[Stored data]
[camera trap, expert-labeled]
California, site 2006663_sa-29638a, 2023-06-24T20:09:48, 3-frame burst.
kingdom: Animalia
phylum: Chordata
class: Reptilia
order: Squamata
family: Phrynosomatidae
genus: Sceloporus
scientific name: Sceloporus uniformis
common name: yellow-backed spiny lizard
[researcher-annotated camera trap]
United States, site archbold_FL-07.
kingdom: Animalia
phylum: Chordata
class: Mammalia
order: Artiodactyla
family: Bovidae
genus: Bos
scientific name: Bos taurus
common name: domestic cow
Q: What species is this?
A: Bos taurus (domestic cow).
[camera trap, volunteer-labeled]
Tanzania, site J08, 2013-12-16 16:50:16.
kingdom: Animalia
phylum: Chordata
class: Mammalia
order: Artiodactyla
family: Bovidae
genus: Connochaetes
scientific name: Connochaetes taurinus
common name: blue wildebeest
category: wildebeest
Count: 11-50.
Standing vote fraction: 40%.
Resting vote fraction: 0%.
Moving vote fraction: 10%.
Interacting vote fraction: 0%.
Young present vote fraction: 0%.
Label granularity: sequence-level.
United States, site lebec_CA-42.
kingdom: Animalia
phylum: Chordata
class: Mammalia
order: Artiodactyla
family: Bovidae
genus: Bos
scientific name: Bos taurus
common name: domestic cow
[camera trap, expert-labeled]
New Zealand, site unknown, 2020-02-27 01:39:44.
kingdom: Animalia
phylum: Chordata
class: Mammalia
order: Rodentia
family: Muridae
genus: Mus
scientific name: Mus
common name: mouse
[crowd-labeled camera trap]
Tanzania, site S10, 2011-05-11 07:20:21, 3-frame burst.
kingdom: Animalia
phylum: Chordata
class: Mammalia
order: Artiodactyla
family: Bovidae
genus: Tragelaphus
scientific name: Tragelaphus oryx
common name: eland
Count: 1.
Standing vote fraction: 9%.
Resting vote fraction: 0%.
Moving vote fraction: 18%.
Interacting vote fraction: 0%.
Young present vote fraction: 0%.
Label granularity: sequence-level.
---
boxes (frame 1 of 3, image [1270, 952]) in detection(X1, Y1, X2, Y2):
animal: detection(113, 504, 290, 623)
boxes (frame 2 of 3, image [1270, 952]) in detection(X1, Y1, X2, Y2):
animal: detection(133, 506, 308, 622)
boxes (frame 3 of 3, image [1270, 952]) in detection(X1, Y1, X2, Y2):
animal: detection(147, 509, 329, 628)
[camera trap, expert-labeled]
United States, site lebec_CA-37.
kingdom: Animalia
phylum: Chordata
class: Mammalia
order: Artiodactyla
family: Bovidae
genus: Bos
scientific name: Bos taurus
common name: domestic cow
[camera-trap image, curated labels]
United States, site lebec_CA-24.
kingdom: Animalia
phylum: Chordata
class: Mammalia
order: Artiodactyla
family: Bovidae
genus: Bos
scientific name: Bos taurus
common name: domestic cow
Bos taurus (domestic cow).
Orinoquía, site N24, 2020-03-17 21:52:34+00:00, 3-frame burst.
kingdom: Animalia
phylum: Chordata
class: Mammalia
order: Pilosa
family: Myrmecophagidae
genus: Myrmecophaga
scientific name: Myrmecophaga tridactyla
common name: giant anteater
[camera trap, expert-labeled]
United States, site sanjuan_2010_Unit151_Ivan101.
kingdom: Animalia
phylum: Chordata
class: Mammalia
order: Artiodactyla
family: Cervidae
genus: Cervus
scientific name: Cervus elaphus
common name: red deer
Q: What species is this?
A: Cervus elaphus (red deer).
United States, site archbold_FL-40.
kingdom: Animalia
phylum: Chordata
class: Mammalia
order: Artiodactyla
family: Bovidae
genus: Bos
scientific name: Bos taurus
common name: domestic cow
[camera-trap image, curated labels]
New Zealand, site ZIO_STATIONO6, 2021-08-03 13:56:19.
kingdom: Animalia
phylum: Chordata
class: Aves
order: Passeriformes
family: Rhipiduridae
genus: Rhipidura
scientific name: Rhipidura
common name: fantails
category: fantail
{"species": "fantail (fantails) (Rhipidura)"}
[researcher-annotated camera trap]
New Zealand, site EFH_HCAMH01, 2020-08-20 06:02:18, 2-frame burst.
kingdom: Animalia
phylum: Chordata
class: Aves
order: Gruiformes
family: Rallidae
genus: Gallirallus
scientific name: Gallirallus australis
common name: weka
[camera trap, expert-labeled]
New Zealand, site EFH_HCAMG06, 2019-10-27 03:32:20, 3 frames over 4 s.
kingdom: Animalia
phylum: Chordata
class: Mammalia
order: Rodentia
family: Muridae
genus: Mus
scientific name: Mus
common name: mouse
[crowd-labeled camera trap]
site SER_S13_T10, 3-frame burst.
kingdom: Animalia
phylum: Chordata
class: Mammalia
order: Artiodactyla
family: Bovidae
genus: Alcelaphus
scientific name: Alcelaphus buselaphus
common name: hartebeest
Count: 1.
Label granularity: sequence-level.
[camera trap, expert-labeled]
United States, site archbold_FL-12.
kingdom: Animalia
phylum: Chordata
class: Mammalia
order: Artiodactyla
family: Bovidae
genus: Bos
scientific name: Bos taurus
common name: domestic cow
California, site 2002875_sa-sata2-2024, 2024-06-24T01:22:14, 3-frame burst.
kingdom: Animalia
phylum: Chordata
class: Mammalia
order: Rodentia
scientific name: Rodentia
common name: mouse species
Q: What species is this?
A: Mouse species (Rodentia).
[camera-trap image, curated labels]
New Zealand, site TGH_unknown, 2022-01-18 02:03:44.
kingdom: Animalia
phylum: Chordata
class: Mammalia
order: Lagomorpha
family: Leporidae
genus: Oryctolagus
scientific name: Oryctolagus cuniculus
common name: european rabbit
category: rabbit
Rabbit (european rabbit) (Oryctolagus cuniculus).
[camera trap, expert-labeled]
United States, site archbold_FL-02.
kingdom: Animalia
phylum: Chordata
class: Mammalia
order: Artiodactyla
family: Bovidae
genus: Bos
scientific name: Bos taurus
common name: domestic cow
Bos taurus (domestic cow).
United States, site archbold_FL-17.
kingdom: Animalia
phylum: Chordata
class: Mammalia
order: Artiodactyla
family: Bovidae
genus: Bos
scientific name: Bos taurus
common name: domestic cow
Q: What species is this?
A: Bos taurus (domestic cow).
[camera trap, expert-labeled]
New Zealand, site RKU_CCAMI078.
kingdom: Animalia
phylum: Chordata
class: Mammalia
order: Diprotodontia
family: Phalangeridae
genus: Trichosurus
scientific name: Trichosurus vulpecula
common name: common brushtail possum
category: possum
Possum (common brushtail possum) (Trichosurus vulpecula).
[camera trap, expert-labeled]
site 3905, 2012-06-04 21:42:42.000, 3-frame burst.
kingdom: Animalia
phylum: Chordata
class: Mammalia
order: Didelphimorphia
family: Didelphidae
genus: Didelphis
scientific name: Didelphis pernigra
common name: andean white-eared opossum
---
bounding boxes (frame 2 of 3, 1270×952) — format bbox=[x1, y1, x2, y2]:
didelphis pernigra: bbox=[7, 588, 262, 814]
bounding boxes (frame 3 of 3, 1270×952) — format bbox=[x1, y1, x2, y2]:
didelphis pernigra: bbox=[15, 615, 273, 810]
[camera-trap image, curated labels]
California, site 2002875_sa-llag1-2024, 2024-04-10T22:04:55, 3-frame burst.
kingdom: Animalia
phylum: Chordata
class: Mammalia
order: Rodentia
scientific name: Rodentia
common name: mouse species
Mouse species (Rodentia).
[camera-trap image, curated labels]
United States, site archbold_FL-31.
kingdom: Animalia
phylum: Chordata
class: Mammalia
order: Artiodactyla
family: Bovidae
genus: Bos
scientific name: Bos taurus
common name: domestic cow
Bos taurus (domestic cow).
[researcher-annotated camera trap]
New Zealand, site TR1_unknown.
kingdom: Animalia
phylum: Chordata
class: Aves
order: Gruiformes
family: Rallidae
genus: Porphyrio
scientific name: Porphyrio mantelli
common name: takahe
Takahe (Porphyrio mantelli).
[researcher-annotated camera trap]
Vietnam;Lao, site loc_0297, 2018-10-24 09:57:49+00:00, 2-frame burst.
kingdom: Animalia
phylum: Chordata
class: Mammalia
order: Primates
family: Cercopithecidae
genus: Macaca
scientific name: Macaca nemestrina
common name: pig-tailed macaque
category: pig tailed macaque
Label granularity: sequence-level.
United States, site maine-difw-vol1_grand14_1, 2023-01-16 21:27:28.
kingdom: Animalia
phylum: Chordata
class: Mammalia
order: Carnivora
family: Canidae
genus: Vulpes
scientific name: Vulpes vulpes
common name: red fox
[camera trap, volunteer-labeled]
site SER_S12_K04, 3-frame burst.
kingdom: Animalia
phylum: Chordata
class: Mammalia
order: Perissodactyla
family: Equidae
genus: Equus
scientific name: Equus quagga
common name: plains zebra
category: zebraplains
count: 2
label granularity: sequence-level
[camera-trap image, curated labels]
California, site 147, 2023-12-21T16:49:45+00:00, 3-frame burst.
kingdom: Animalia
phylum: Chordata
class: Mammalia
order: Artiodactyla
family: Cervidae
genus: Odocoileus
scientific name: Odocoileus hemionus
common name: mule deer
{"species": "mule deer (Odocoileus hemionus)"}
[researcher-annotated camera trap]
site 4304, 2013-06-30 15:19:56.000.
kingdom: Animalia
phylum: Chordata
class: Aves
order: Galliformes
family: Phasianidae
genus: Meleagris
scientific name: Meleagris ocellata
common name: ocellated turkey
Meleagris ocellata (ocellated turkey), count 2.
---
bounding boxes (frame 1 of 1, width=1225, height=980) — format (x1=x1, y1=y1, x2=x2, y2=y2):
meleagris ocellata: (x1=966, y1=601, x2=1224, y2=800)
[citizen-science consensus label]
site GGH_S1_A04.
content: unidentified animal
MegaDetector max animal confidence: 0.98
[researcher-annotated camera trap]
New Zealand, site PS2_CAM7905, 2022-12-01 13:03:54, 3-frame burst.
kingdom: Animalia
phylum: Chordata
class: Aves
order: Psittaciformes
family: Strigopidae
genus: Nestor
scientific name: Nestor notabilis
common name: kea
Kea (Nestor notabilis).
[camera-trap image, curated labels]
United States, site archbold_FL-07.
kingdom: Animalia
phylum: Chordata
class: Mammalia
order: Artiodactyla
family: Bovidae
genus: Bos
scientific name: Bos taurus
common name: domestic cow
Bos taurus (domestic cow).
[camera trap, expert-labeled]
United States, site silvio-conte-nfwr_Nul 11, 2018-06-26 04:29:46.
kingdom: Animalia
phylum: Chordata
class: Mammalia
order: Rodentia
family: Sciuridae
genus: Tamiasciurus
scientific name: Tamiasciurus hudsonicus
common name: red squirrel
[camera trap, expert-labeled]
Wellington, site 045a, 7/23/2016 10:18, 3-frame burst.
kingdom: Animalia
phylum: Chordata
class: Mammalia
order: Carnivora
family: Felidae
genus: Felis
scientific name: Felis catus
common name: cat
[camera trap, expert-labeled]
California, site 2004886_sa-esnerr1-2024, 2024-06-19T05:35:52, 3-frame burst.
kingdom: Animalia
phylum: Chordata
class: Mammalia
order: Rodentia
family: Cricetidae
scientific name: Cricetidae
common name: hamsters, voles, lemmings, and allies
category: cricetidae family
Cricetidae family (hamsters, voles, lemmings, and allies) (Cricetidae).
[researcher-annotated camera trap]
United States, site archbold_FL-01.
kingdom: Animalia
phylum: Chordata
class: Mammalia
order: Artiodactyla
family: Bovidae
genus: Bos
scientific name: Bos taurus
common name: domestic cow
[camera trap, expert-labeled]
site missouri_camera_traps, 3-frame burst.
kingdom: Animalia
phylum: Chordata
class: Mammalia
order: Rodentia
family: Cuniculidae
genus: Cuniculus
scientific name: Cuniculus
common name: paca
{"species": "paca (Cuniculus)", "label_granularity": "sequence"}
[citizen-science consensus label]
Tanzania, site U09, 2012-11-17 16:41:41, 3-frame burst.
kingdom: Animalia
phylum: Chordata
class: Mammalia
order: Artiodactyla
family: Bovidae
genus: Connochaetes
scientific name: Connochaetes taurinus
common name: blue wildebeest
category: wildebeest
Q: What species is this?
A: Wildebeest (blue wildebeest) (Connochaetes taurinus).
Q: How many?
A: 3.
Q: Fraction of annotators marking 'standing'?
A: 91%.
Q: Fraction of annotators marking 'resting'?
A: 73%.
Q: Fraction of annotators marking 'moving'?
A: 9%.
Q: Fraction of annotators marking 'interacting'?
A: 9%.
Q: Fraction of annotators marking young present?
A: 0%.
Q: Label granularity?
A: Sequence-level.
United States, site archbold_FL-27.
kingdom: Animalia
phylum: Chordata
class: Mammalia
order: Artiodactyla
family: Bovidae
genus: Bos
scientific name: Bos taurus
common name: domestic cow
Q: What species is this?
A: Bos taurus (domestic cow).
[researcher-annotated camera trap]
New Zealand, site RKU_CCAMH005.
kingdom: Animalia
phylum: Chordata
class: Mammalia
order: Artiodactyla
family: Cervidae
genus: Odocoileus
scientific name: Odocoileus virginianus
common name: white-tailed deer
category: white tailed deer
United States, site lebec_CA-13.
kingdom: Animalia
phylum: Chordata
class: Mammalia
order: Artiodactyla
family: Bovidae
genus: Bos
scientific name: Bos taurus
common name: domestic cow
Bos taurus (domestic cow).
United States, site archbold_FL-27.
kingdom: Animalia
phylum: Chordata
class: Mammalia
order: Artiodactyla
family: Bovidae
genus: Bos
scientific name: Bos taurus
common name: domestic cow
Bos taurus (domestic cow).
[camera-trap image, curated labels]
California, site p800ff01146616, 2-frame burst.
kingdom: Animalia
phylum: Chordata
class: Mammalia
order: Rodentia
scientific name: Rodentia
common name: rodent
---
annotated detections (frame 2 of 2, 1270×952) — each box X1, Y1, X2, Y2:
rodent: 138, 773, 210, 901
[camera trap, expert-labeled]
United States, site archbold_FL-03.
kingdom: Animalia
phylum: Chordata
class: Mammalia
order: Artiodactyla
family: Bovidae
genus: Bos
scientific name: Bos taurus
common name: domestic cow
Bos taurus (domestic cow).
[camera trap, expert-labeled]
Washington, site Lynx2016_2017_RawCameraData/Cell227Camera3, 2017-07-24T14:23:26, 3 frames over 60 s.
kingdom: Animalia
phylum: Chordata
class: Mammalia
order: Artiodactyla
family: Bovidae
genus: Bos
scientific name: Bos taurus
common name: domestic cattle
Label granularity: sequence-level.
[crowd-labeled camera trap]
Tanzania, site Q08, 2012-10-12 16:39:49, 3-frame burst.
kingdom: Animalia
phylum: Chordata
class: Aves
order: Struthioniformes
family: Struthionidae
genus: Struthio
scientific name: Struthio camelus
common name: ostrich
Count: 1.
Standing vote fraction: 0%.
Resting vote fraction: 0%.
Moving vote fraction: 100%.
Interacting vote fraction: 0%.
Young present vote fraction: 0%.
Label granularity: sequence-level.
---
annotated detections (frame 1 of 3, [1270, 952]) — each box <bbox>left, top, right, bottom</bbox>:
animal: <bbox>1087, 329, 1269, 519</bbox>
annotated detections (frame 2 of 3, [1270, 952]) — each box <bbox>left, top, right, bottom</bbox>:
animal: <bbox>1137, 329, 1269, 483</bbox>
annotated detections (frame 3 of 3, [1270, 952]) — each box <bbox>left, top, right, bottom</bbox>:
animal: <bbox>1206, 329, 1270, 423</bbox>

**TASK DESCRIPTION**
Retype the entries exactly from the first line, stopping after the line with "scientific name: Sceloporus uniformis".

**SOLUTION TO THE PROBLEM**
[camera trap, expert-labeled]
California, site 2006663_sa-29638a, 2023-06-24T20:09:48, 3-frame burst.
kingdom: Animalia
phylum: Chordata
class: Reptilia
order: Squamata
family: Phrynosomatidae
genus: Sceloporus
scientific name: Sceloporus uniformis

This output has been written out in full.